Your goal: In the records below, find the line containing "From the candidates"; copy exactly that line and all lines after it to the end, and nothing else.

(Collected data)
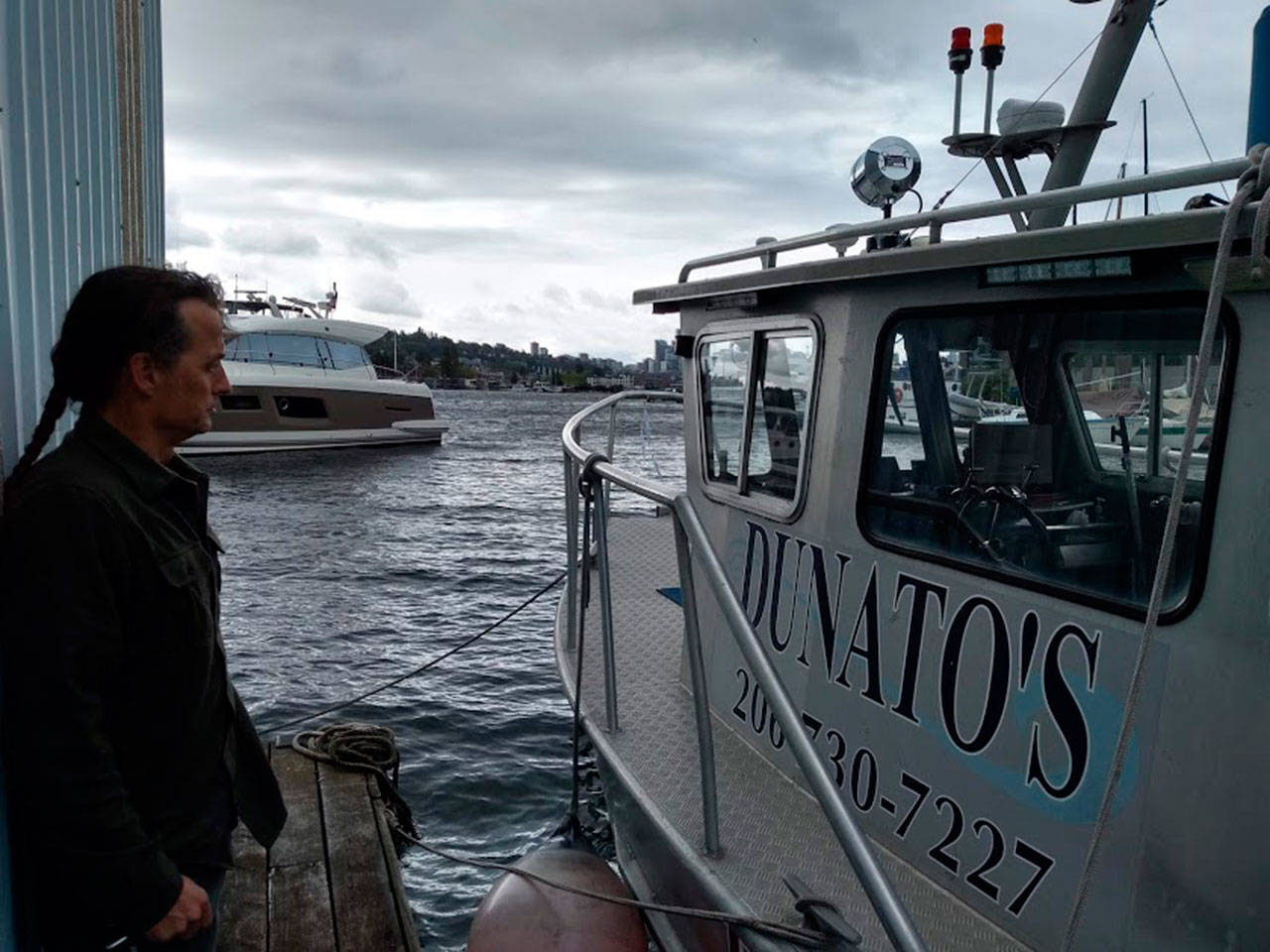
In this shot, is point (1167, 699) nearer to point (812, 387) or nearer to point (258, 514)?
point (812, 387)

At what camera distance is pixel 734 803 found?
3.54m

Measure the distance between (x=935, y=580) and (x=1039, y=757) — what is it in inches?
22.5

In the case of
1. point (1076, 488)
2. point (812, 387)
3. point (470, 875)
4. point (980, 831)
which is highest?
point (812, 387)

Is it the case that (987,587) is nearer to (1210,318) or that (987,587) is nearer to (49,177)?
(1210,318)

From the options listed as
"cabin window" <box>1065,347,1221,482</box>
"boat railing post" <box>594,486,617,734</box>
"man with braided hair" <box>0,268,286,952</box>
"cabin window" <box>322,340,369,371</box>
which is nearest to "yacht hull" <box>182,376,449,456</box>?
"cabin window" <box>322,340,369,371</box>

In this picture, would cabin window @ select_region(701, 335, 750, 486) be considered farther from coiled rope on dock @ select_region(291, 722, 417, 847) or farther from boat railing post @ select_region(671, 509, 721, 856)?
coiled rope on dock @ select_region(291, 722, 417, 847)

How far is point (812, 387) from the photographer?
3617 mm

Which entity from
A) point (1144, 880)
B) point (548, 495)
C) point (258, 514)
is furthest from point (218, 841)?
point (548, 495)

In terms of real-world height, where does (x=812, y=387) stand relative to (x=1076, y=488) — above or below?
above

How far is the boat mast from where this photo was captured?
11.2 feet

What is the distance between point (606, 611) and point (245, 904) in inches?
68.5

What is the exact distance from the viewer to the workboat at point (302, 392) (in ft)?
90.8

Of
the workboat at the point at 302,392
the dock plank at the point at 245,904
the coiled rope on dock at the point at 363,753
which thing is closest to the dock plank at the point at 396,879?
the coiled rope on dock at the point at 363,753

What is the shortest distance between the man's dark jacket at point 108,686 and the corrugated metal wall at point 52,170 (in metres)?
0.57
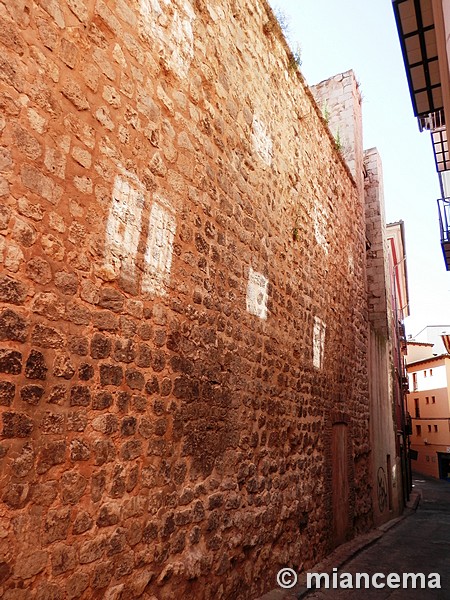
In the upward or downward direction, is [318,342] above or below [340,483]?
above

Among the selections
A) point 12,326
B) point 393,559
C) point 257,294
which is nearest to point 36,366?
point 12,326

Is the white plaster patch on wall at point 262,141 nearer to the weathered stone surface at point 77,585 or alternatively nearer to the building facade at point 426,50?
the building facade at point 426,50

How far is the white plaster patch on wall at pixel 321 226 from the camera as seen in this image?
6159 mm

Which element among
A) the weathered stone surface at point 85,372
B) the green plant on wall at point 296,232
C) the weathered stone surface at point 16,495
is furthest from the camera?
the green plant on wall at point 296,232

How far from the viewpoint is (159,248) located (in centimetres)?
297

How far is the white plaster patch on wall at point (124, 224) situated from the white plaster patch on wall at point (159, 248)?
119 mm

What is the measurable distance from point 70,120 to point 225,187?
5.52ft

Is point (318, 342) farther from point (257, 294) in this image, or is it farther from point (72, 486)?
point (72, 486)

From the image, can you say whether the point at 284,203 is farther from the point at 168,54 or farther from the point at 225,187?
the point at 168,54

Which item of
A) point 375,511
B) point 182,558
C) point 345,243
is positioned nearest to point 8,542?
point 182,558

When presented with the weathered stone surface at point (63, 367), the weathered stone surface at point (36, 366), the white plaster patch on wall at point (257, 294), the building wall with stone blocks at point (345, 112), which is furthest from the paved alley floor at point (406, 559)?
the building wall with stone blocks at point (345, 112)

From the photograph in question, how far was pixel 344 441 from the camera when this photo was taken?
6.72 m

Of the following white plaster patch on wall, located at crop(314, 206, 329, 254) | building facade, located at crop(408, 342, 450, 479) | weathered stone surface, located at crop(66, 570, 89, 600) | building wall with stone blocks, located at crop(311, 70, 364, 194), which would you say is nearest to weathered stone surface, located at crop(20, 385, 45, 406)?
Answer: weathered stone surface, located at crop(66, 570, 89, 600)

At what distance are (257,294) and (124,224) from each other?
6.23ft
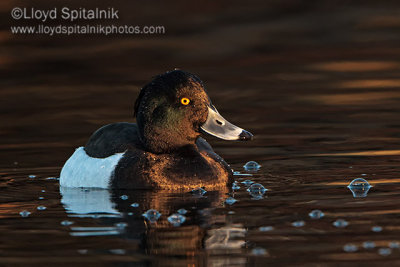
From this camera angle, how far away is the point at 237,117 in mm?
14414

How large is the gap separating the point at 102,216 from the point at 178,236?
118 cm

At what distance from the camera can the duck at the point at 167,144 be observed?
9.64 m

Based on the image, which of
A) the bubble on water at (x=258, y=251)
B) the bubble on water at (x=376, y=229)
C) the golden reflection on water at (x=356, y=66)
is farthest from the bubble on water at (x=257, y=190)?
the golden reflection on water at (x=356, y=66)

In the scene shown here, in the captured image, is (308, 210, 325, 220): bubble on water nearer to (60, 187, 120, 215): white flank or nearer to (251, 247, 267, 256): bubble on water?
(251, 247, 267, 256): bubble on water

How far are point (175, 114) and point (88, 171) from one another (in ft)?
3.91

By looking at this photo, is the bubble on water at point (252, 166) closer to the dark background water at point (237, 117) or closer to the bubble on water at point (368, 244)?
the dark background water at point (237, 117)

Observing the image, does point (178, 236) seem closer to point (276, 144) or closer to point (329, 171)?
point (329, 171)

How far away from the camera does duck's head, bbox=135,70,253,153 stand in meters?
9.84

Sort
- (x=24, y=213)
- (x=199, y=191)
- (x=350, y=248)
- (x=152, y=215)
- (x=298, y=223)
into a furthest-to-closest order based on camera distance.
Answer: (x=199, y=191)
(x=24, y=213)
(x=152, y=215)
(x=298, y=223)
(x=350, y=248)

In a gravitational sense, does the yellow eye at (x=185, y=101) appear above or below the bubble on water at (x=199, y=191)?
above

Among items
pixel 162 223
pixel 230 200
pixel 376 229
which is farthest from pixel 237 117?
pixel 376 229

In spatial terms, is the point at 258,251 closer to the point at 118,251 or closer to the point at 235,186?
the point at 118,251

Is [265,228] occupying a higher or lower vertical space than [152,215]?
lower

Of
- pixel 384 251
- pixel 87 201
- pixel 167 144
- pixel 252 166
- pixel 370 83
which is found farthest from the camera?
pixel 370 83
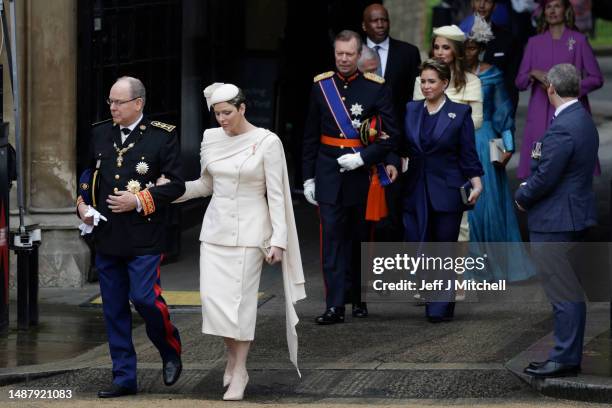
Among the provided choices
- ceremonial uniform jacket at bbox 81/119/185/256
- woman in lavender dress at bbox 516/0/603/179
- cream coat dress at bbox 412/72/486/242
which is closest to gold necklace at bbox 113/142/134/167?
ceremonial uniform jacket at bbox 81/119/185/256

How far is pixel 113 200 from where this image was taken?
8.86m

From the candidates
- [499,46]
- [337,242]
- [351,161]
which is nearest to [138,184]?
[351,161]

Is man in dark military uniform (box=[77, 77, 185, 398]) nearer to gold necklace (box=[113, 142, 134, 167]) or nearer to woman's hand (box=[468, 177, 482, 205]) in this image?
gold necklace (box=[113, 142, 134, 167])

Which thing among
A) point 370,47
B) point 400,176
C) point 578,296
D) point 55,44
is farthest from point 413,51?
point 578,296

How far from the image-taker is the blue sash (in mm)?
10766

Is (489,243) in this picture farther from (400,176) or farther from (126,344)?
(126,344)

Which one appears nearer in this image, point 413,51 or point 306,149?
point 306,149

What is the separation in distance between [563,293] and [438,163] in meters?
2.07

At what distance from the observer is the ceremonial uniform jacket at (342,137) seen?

Response for this exercise:
From the candidates
- [499,46]
- [337,242]
- [351,161]
which is nearest to [138,184]?
[351,161]

Is man in dark military uniform (box=[77, 77, 185, 398]) nearer to gold necklace (box=[113, 142, 134, 167]) or nearer to woman's hand (box=[468, 177, 482, 205]) in this image?
gold necklace (box=[113, 142, 134, 167])

Which thing among
A) point 370,47
B) point 400,176
C) point 578,296
D) point 55,44
is farthest from point 413,51?
point 578,296

How far from the image-taker is the blue sash (in mm)?
10766

Is (489,243) in this picture farther from (400,176) or farther from (126,344)?
(126,344)

Which one appears nearer in this image, point 413,51 or point 306,149?
point 306,149

What is the separation in distance between [563,293] and [438,163] in meters?
2.07

At what distance from the observer is the ceremonial uniform jacket at (342,137) seen?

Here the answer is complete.